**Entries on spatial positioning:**
-*-

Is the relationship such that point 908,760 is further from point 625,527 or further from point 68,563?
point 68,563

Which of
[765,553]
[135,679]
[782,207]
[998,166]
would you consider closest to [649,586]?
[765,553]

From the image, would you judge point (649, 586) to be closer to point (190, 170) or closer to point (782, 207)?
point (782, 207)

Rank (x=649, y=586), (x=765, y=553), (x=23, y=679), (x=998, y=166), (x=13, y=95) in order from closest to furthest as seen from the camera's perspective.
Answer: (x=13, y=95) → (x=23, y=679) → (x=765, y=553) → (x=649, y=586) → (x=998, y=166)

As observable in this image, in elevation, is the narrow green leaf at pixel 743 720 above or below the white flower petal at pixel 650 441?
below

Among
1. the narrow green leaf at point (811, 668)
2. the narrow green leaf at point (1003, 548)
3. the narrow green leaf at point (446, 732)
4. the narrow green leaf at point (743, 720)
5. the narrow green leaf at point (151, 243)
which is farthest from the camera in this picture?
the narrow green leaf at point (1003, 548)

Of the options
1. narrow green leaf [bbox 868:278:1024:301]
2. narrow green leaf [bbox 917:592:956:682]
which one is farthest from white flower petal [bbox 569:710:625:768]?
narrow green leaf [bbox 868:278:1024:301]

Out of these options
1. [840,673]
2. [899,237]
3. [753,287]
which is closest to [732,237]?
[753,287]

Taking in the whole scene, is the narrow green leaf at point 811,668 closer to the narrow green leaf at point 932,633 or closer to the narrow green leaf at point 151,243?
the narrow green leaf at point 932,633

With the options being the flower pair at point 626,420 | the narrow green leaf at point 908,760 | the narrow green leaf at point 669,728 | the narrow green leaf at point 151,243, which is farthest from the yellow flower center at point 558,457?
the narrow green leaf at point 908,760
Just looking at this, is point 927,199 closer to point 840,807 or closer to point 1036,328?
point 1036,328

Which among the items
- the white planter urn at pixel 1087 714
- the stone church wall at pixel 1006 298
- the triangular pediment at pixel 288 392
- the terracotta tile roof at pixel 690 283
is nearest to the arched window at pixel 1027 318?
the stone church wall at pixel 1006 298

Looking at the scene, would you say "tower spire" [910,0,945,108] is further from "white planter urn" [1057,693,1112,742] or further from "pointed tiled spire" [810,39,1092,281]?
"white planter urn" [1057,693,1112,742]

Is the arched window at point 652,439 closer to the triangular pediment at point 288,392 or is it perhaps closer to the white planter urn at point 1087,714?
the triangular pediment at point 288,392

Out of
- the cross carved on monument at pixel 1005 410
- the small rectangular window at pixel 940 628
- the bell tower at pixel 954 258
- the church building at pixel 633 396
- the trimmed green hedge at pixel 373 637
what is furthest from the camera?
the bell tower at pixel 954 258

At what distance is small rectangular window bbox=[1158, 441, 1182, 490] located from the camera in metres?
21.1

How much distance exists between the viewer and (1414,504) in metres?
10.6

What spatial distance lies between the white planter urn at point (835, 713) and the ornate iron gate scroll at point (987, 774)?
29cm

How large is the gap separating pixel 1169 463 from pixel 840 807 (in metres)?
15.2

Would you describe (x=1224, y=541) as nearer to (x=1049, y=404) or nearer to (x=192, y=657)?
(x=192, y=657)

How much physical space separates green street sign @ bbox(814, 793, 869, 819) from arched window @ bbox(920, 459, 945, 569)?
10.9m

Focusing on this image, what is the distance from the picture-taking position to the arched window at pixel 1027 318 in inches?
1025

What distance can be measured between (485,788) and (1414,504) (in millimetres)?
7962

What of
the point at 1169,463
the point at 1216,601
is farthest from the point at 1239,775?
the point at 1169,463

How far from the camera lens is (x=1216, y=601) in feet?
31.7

-*-

**What is expected:** Extract every entry above as it appears.

**Solved problem:**
Is the relationship such that point 908,760 is further from point 625,527 or further from point 68,563?
point 68,563

Which of
[765,553]
[135,679]
[782,207]
[998,166]
would you consider closest to [649,586]?
[765,553]

From the image, would you judge point (649, 586) to be closer to point (190, 170) or closer to point (782, 207)?
point (782, 207)

Rank (x=649, y=586), (x=765, y=553), (x=23, y=679), (x=998, y=166), (x=13, y=95) in order from closest to furthest as seen from the camera's perspective.
Answer: (x=13, y=95) → (x=23, y=679) → (x=765, y=553) → (x=649, y=586) → (x=998, y=166)

As observable in this image, in elevation, is the narrow green leaf at pixel 743 720 above or below the white flower petal at pixel 650 441?
below

Among
1. the narrow green leaf at point (811, 668)
2. the narrow green leaf at point (1003, 548)
3. the narrow green leaf at point (446, 732)
4. the narrow green leaf at point (743, 720)
5. the narrow green leaf at point (151, 243)
which is farthest from the camera in this picture?
the narrow green leaf at point (1003, 548)

Of the options
1. narrow green leaf [bbox 868:278:1024:301]
2. narrow green leaf [bbox 917:592:956:682]
which one is farthest from white flower petal [bbox 569:710:625:768]?
narrow green leaf [bbox 868:278:1024:301]

Out of these options
1. [840,673]
2. [899,237]
3. [753,287]
which is closest to [732,237]?
[753,287]

Taking in the whole scene, is the narrow green leaf at point 811,668 closer to the narrow green leaf at point 932,633 or closer to the narrow green leaf at point 151,243?
the narrow green leaf at point 932,633

With the options being the flower pair at point 626,420 | the narrow green leaf at point 908,760 | the narrow green leaf at point 669,728 | the narrow green leaf at point 151,243, which is farthest from the yellow flower center at point 558,457?
the narrow green leaf at point 908,760
Just looking at this, is point 927,199 closer to point 840,807 or closer to point 1036,328?
point 1036,328

Which among the items
- the white planter urn at pixel 1087 714
- the stone church wall at pixel 1006 298
- the triangular pediment at pixel 288 392
- the terracotta tile roof at pixel 690 283
is nearest to the arched window at pixel 1027 318?
the stone church wall at pixel 1006 298

Looking at the scene, would you say "tower spire" [910,0,945,108] is further from "white planter urn" [1057,693,1112,742] or further from "pointed tiled spire" [810,39,1092,281]?
"white planter urn" [1057,693,1112,742]

Is the arched window at point 652,439 closer to the triangular pediment at point 288,392 or is it perhaps closer to the white planter urn at point 1087,714?
the triangular pediment at point 288,392

Out of
- the cross carved on monument at pixel 1005 410
- the small rectangular window at pixel 940 628
- the bell tower at pixel 954 258
- the church building at pixel 633 396
- the trimmed green hedge at pixel 373 637
what is furthest from the camera?
the bell tower at pixel 954 258

At what distance is small rectangular window bbox=[1158, 441, 1182, 490] located from the camera in metres?
21.1

How much distance exists between the viewer and (1414,504) in metres?
10.6

What spatial distance lies between the white planter urn at point (835, 713) and the ornate iron gate scroll at point (987, 774)?
29cm

How large is the gap separating pixel 1169 463 from pixel 840 807 (in metres)?
15.2

Would you describe (x=1224, y=541) as nearer to (x=1049, y=404) or nearer to (x=192, y=657)?
(x=192, y=657)

How much physical space separates green street sign @ bbox(814, 793, 869, 819) from arched window @ bbox(920, 459, 945, 569)?
10.9m

Focusing on this image, what is the distance from the picture-taking position to the arched window at pixel 1027 318 in inches?
1025

What distance can be measured between (485,788) and (1414,504) (in millimetres)?
7962

What of
the point at 1169,463
the point at 1216,601
is farthest from the point at 1239,775?
the point at 1169,463

How far from the camera lens is (x=1216, y=601) in feet?
31.7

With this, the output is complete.